We make it home and have lunch as Jaws stares adoringly at the PC screen. And here’s why.
He thinks she’s looking at him and he starts coo-ing and giggling and making “sch sch” noises to try to get her to talk back. He’s such a flirt. He doesn't understand why his entire reportoire of acts fails to get her to coo back and he stares and stares a bit unnerved and then starts all over again. He never smiles at me like that. I am beginning to wonder if I should wear a face mask to try to eek some affection out of him. I mean, come on – throw the dog a bone, Jaws – I have brain damage because of you, do you think you could cuddle me once in a while so I can pretend it was all worthwhile??
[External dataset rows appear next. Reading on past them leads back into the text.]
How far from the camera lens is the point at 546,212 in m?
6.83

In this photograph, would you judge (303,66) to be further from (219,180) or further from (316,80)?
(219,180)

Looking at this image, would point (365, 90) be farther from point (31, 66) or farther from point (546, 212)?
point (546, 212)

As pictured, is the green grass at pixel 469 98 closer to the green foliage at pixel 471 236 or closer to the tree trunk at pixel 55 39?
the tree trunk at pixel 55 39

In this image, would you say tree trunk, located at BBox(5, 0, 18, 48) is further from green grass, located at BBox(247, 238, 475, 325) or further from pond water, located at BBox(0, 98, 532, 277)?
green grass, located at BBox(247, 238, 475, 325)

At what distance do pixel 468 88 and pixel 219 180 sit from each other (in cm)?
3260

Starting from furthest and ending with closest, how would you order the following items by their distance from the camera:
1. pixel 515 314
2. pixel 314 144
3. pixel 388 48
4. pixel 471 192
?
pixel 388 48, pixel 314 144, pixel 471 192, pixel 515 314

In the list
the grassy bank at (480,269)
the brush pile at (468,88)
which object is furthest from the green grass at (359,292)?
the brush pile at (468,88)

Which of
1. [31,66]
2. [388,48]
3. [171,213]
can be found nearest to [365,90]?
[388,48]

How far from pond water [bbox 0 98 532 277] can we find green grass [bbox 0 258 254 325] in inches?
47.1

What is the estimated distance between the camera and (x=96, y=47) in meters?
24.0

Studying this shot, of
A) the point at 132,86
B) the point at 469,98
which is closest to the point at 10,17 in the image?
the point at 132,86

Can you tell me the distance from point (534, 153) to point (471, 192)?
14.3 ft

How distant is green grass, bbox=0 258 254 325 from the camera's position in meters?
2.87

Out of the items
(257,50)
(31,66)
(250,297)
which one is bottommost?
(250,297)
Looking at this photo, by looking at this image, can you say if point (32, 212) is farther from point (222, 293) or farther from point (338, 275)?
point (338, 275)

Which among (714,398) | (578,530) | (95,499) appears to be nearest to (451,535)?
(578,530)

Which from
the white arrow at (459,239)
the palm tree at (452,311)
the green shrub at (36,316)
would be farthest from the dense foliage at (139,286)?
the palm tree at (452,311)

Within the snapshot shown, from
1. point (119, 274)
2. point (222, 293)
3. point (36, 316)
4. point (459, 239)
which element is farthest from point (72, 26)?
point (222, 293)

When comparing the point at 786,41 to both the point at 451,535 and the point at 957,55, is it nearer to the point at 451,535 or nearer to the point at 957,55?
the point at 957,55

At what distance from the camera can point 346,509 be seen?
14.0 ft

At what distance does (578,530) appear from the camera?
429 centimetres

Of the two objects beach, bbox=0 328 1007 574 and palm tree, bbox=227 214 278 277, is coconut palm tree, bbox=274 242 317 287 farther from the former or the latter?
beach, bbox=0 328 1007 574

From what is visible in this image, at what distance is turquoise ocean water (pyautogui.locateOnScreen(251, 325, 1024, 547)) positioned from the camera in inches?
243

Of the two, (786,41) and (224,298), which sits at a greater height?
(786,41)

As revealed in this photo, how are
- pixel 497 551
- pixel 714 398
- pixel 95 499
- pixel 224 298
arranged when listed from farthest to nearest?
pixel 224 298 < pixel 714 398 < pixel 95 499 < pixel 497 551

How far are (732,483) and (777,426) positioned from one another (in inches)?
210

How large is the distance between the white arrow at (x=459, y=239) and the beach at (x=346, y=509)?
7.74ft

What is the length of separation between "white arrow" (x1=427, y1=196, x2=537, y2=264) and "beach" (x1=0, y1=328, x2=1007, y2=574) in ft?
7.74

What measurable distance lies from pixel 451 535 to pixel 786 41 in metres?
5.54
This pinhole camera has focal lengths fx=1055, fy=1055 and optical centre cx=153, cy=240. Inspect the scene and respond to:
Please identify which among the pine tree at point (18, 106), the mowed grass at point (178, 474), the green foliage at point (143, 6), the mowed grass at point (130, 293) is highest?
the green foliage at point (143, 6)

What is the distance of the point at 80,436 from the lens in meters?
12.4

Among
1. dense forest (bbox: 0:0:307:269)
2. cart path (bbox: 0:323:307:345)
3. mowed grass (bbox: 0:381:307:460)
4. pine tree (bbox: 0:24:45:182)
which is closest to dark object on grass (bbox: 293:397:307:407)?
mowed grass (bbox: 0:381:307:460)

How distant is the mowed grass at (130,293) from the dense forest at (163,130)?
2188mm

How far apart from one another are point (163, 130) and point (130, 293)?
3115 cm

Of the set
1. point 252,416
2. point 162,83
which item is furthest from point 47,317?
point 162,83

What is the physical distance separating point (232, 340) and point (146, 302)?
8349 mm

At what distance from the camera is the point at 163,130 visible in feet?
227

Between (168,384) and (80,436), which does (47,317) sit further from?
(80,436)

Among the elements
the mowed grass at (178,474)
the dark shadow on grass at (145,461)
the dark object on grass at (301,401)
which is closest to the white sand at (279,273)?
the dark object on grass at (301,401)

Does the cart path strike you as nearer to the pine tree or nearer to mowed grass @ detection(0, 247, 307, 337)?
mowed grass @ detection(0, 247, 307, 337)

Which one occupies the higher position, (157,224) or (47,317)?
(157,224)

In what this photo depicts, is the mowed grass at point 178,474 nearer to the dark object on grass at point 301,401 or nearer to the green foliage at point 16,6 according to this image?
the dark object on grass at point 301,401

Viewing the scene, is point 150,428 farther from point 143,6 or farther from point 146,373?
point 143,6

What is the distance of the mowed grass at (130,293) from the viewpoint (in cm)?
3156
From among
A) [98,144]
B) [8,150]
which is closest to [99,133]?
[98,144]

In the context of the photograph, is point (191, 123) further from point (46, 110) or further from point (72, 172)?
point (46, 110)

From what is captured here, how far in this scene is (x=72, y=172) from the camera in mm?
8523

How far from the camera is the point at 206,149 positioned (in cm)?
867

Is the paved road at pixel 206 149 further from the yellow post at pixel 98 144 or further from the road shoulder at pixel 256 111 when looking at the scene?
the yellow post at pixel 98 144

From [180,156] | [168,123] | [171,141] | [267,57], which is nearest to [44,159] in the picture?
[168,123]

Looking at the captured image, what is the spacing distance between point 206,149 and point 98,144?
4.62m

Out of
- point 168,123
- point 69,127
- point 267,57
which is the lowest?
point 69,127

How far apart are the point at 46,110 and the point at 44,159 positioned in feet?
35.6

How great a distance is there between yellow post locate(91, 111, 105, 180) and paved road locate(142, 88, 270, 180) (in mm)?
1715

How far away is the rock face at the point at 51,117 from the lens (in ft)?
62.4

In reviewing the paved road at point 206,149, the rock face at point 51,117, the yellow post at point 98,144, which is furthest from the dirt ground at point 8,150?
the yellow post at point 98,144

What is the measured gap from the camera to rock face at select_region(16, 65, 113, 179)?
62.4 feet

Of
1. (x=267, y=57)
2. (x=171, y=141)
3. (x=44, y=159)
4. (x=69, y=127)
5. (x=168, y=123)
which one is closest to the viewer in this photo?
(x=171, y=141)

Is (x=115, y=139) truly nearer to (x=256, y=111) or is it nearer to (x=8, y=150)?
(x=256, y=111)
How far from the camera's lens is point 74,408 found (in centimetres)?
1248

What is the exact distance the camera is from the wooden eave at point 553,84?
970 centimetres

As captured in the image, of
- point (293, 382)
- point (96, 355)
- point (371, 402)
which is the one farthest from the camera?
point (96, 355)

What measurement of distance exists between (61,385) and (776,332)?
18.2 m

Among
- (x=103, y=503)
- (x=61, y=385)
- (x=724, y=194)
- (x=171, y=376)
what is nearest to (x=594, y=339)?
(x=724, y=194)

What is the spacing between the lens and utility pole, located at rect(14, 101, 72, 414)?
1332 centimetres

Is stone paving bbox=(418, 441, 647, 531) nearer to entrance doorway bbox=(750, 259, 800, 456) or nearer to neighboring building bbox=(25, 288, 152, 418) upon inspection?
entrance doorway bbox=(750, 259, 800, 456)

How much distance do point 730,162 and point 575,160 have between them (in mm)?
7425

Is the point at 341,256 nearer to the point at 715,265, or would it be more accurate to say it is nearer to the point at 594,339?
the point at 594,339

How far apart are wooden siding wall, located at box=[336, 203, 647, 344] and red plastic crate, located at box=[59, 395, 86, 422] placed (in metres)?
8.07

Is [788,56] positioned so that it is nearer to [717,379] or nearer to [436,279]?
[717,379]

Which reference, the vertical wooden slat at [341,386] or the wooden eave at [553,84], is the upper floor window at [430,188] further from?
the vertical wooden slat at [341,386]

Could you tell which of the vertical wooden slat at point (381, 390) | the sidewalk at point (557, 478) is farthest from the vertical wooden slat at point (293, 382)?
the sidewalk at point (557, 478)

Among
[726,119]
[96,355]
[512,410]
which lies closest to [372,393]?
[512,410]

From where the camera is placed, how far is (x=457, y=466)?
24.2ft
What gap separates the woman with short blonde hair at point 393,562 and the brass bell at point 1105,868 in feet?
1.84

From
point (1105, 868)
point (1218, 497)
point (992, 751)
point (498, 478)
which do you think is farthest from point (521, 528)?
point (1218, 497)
We read LW&W and that’s it. I run away and hide because I am in a grey-day mood. I think Boss senses when I retreat and goes loopier. Which makes me retreat more and vicious cycle escalates.
Anyway. A day in the life of… nothing creative or fun.
But we have milk.
1 Comments:
milk is good. alhamdulillah.
pills are good.alhamdulillah.
paracetamol, echinacea and lots of sugar pills are good for me today.
and children sleeping.alhamdulillah.